Berikut adalah video yang menunjukkan seperti apa gerakan swipe di Android 9 Pie dengan mod ini diaktifkan :

Android 10 Launcher Port Android 9 Pie

Satu-satunya kelemahan menginstal mod ini adalah ia menggantikan peluncur default Anda, apakah itu Nova Launcher, Action Launcher, Lawnchair, dll. Peluncur modded didasarkan pada AOSP Android 10 Launcher3, sehingga cukup barebones dalam hal fitur.

Untuk menginstal mod ini, Anda akan memerlukan akses root karena Anda harus menggunakan Modul Magis QuickSwitch untuk membuat port launcher paphonb menjadi handler untuk layar aplikasi terbaru. Cukup instal APK peluncur modded, instal QuickSwitch, buat peluncur modded peluncur default di QuickSwitch, buka halaman pengaturan peluncur modded, dan aktifkan bendera (“ENABLE_GESTURES” dan “FULL_GESTURE_MODE.”) Saya mengonfirmasi ini berfungsi pada ASUS ZenFone 6 saya. menjalankan Android 9 Pie berbasis OmniROM.

Klik tautan berikut untuk mendownload APK-nya :

Android 10 Launcher Port for Android 9+ devices [Root]

Sebagai bonus tambahan, port ini juga membawa gerakan gesek ke bawah untuk menarik laci pemberitahuan. Google menghapus gerakan itu di Android 10 yang stabil, sehingga Anda yang menggunakan Android Pie yang memasang mod ini akan memiliki satu keuntungan dibandingkan dengan pengguna yang menerima pembaruan OS Android terbaru!

Samsung sedang menguji Android 10 dengan One UI 2.0 pada Galaxy S10 dan Galaxy Note 10

Samsung sedang menguji Android 10 dengan One UI 2.0 pada Galaxy S10 dan Galaxy Note 10

Android 10 baru saja diluncurkan, dan itu berarti pertanyaan “kapan ponsel saya mendapatkannya !?” Samsung biasanya dikenal sangat lambat dengan pembaruan, tetapi dalam beberapa tahun terakhir mereka benar-benar menjadi jauh lebih cepat.

Tahun lalu, untuk Android Pie, mereka meluncurkan program beta pada bulan November dan rilis resmi pada bulan Januari.
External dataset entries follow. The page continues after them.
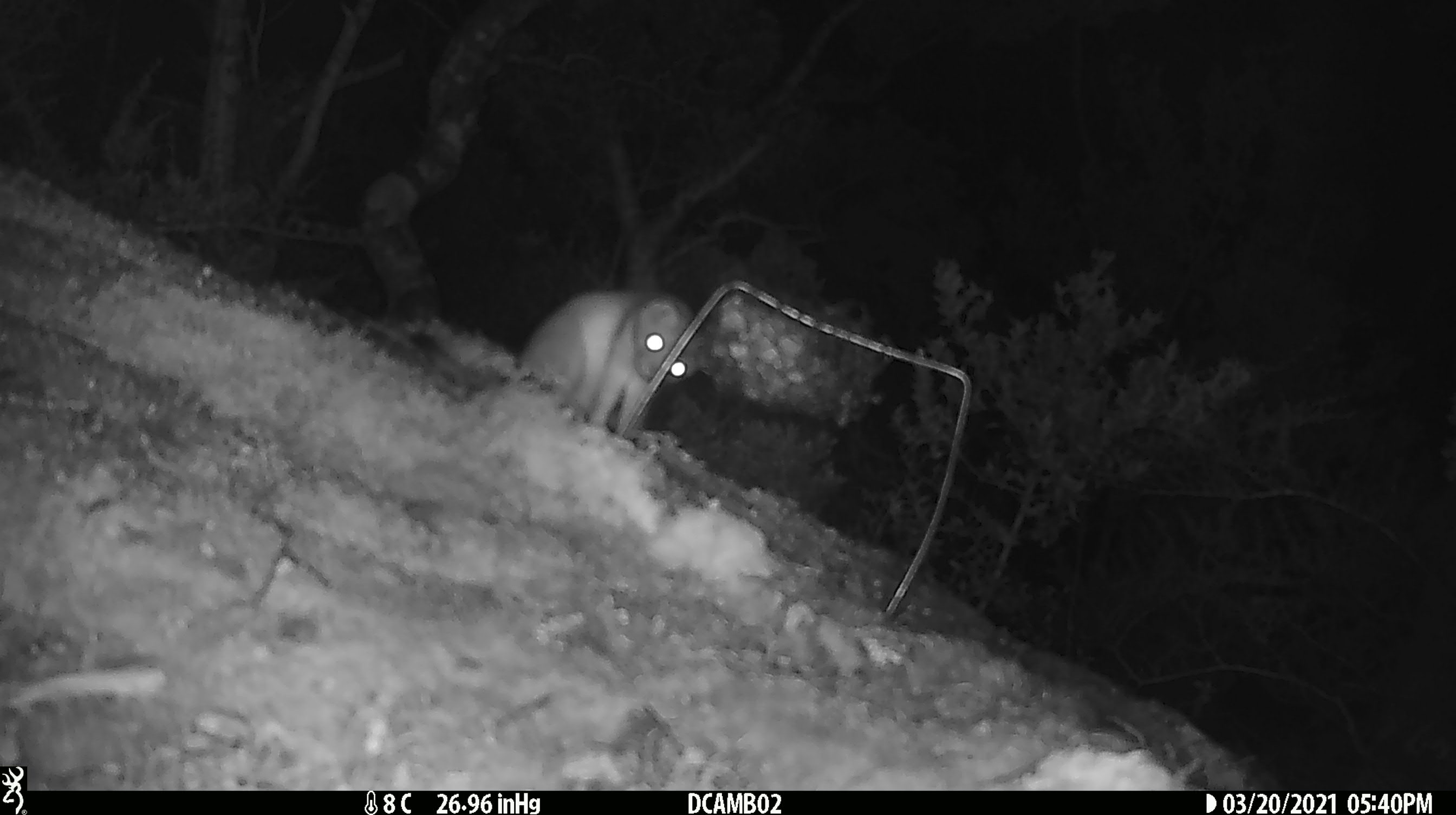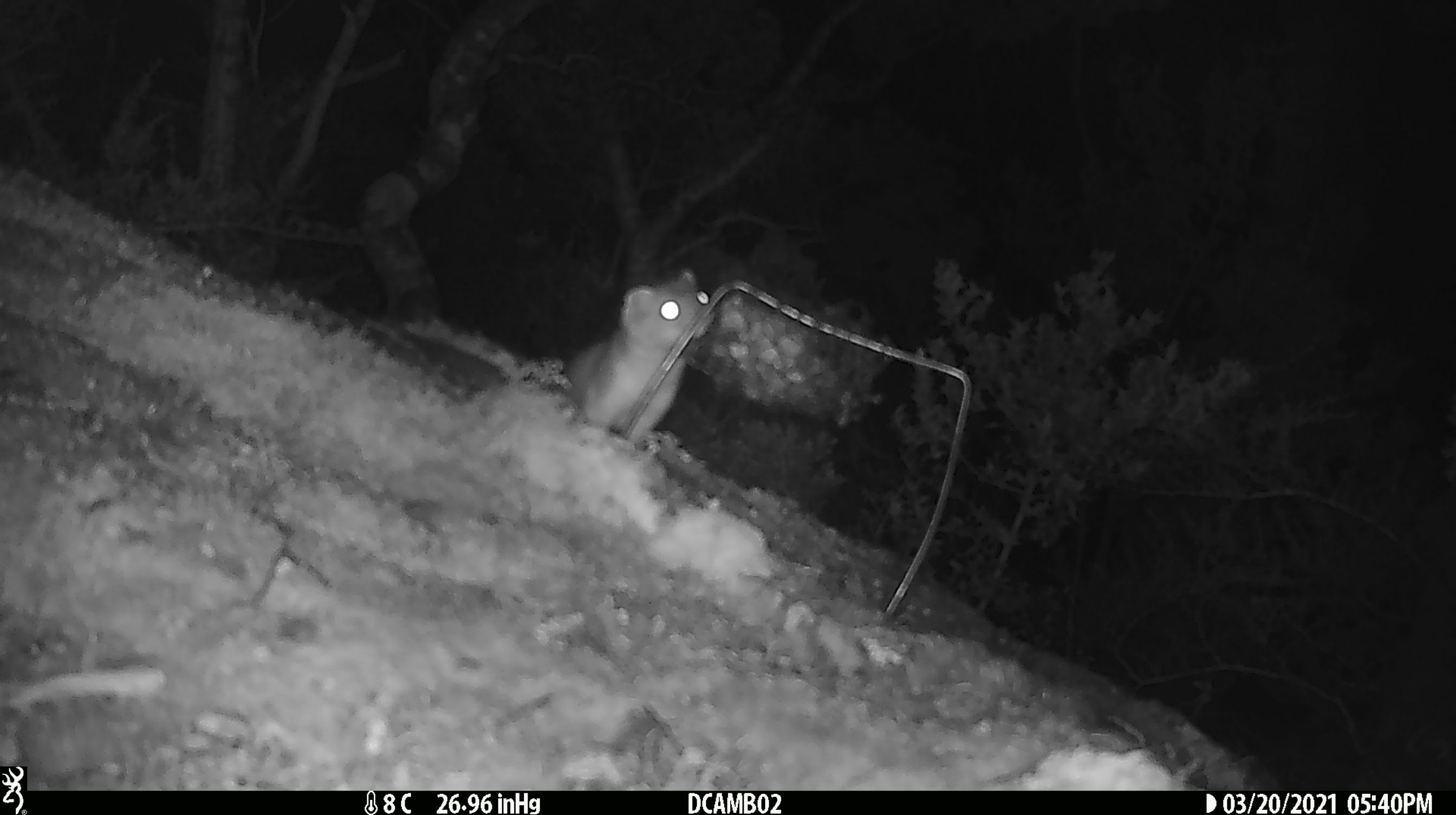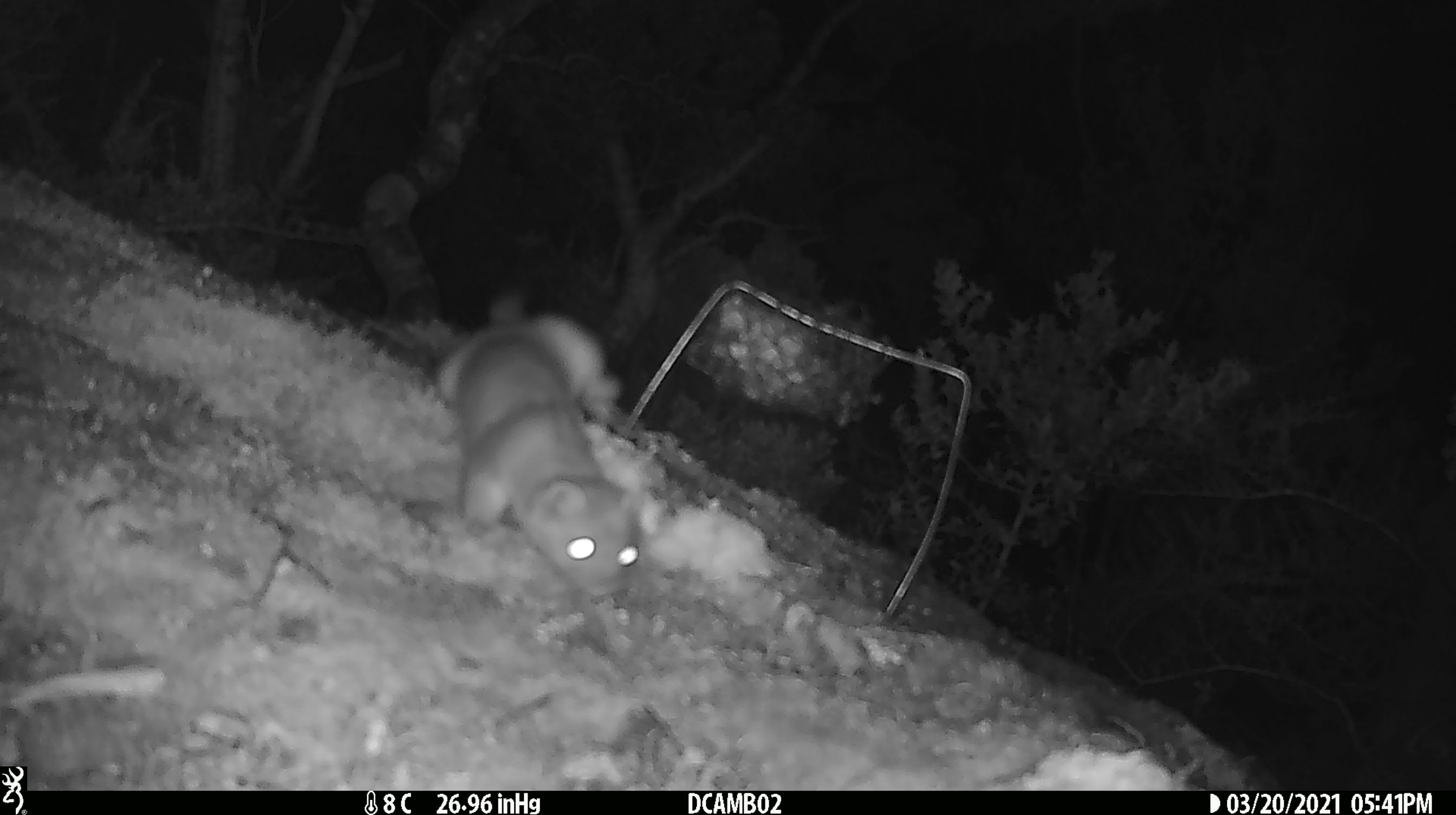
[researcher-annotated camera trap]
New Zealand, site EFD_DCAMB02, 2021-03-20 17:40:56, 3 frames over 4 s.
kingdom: Animalia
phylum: Chordata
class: Mammalia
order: Carnivora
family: Mustelidae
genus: Mustela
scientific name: Mustela erminea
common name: stoat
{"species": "stoat (Mustela erminea)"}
Tahun ini, kita mungkin melihat Samsung memperbarui perangkat mereka lebih cepat dengan Android 10. Satu tanda bagus bahwa Samsung sebenarnya sedang mengerjakan pembaruan ini dan kemungkinan akan merilisnya lebih cepat. T-Mobile mengungkapkan bahwa mereka sudah memiliki pembaruan di rumah dan sedang mengujinya sendiri. Ini dikonfirmasi oleh halaman Dukungan T-Mobile. Halaman tersebut mengatakan “T-Mobile sedang menguji perangkat lunak dan memastikannya melewati standar kualitas”.

Meskipun halaman dukungan tidak selalu paling akurat, mereka dapat mengonfirmasi secara independen kepada Samsung, pada kenyataannya, sedang mengerjakan pembaruan. Kami melihat bocoran One UI dalam video belum lama ini, tetapi tidak ada cara untuk mengkonfirmasi keakuratan video. Yang dapat kami konfirmasikan adalah bahwa Samsung sedang mengerjakan pembaruan ini. Sampai hari ini, Samsung telah menguji sekitar 11 build Android 10 untuk ponsel seri Snapdragon dan Exynos Galaxy S10.
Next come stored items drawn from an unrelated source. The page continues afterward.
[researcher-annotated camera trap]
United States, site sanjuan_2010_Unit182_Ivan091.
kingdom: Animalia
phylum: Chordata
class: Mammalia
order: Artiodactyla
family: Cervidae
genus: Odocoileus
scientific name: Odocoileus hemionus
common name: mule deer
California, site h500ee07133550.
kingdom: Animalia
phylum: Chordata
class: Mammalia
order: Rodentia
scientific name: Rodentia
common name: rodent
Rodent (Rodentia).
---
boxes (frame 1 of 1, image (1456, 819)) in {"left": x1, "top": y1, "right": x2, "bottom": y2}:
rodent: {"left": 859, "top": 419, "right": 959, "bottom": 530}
Samsung juga memiliki uji coba tunggal Android 10 untuk Exynos Galaxy Note 10. Tidak ada uji internal untuk Snapdragon Galaxy Note 10, tetapi itu kemungkinan akan segera dimulai. Sayangnya, kami tidak dapat memperoleh salinan pembaruan ini lebih awal seperti tahun-tahun sebelumnya. Kita tahu apa nomor build itu.

Versi terbaru untuk Galaxy S10 + di AS adalah (G975USQU2CSI5). Exynos Galaxy Note 10+ memiliki nomor build (N975FXXU1BSI5). 4 karakter terakhir adalah karakter yang bermakna untuk menentukan pembaruan Android. “C / B” berarti Android 10, “S” berarti 2019, “I” berarti September, dan “5” adalah nomor “build” mereka.
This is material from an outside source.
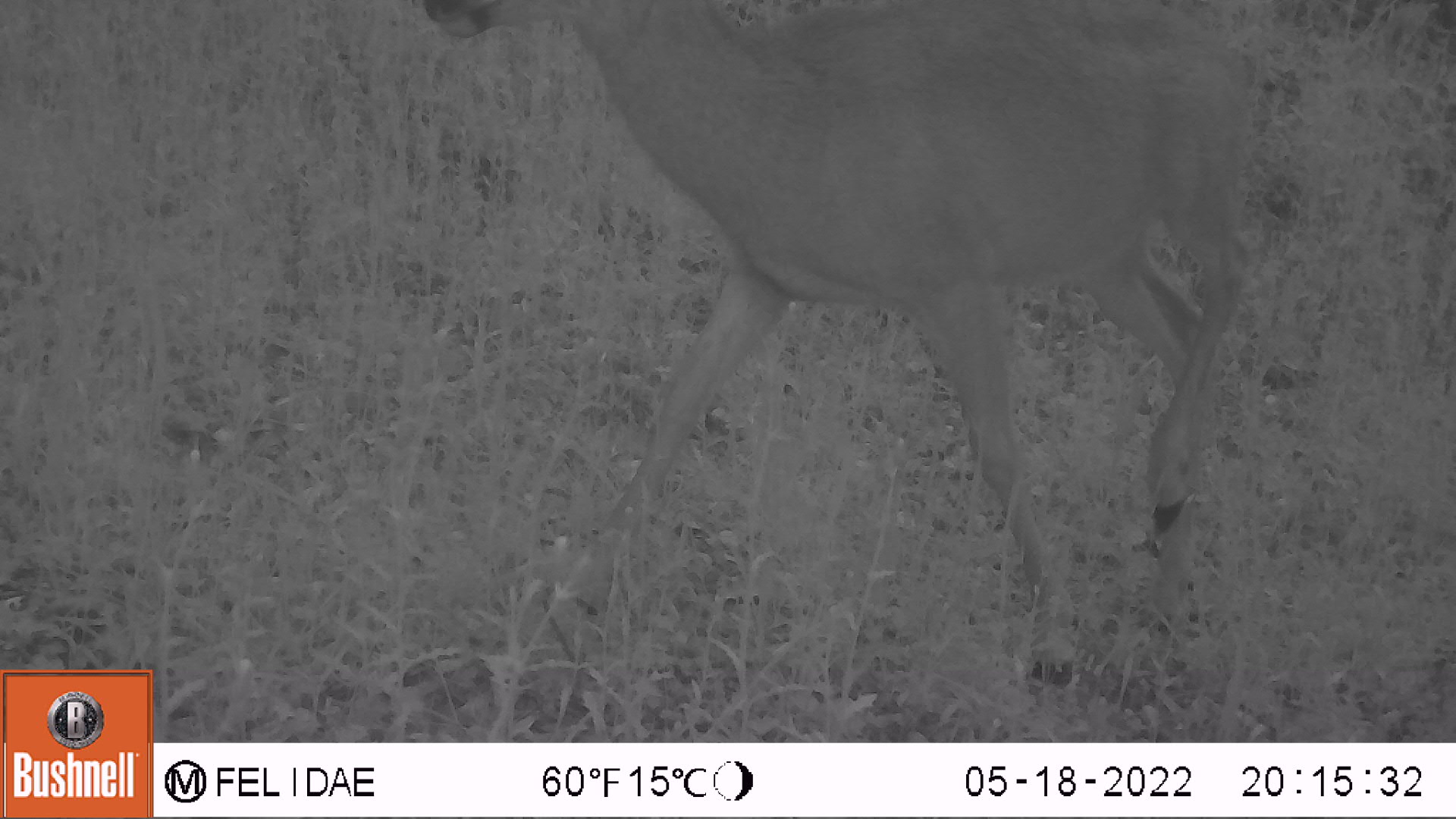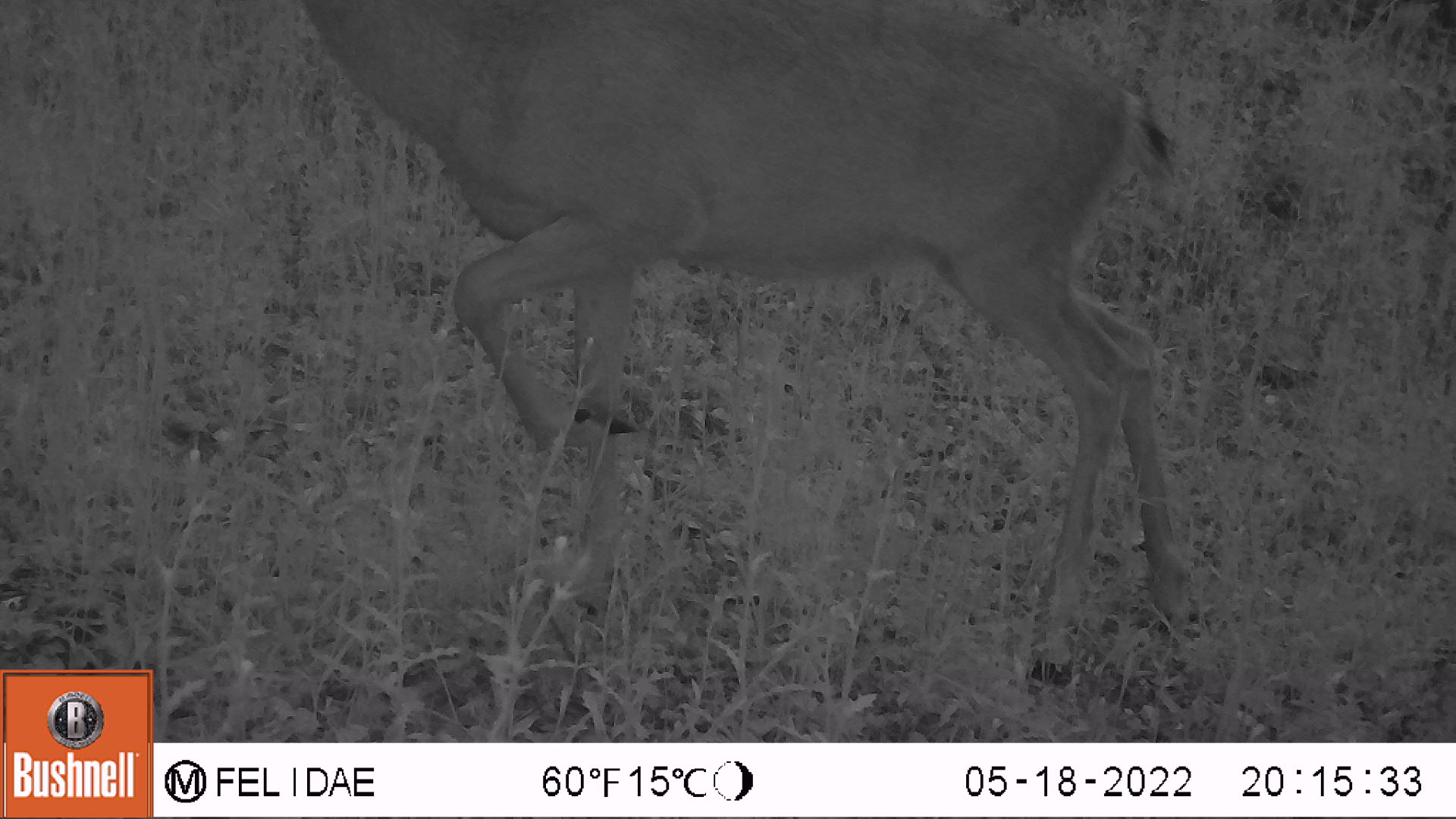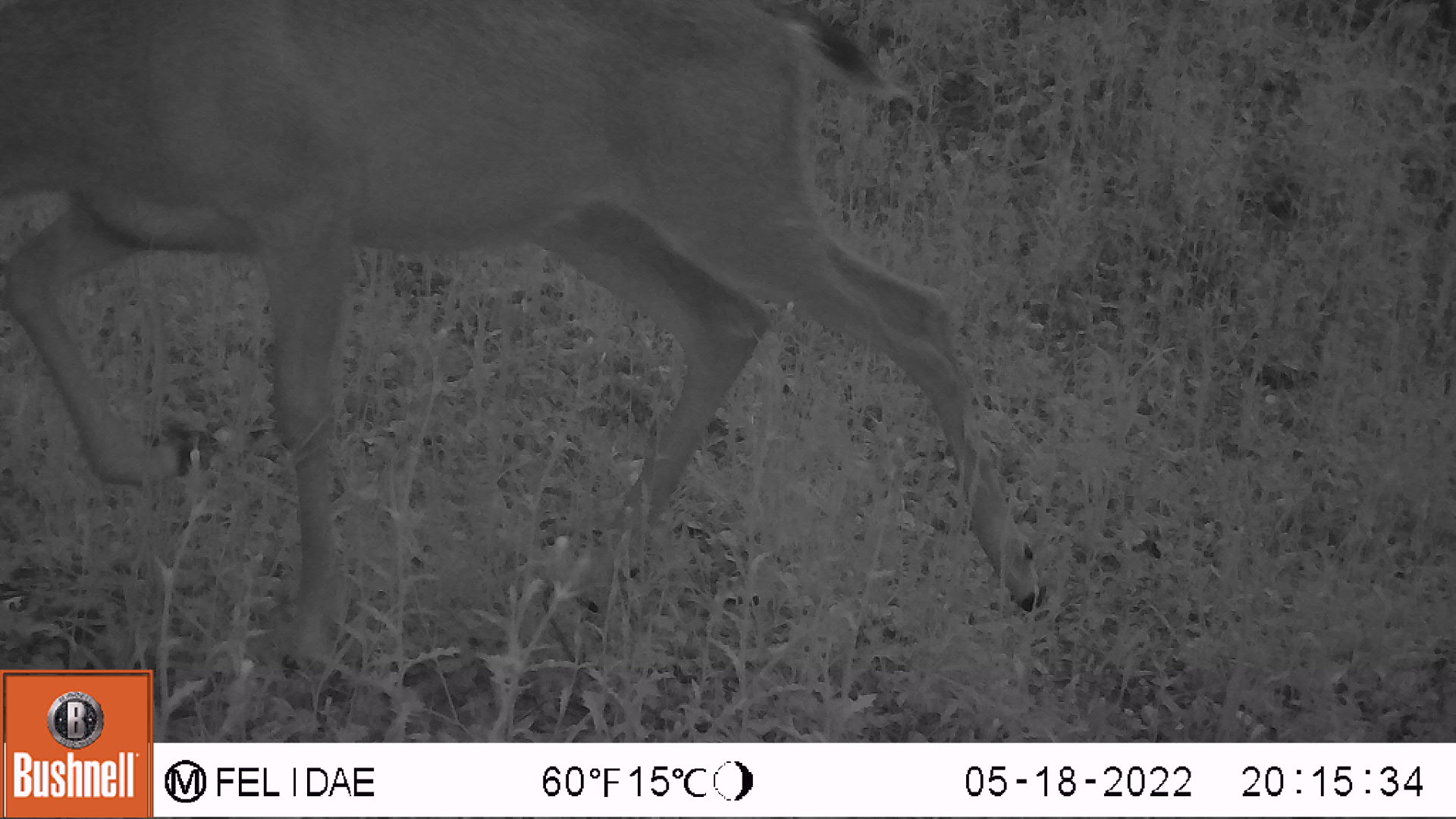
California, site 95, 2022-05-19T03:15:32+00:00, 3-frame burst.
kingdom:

Samsung benar-benar menanggapi pembaruan dengan serius. Meskipun samsung tidak memiliki tanggal untuk meluncurkan pembaruan ini, dengan segera. Ini benar-benar akan mengesankan bagi perusahaan yang telah mengambil lebih dari 6 bulan untuk merilis pembaruan di masa lalu. Semoga kami dapat berharap untuk melihat informasi lebih lanjut tentang One UI 2.0 di Samsung Developer Conference pada akhir Oktober nanti.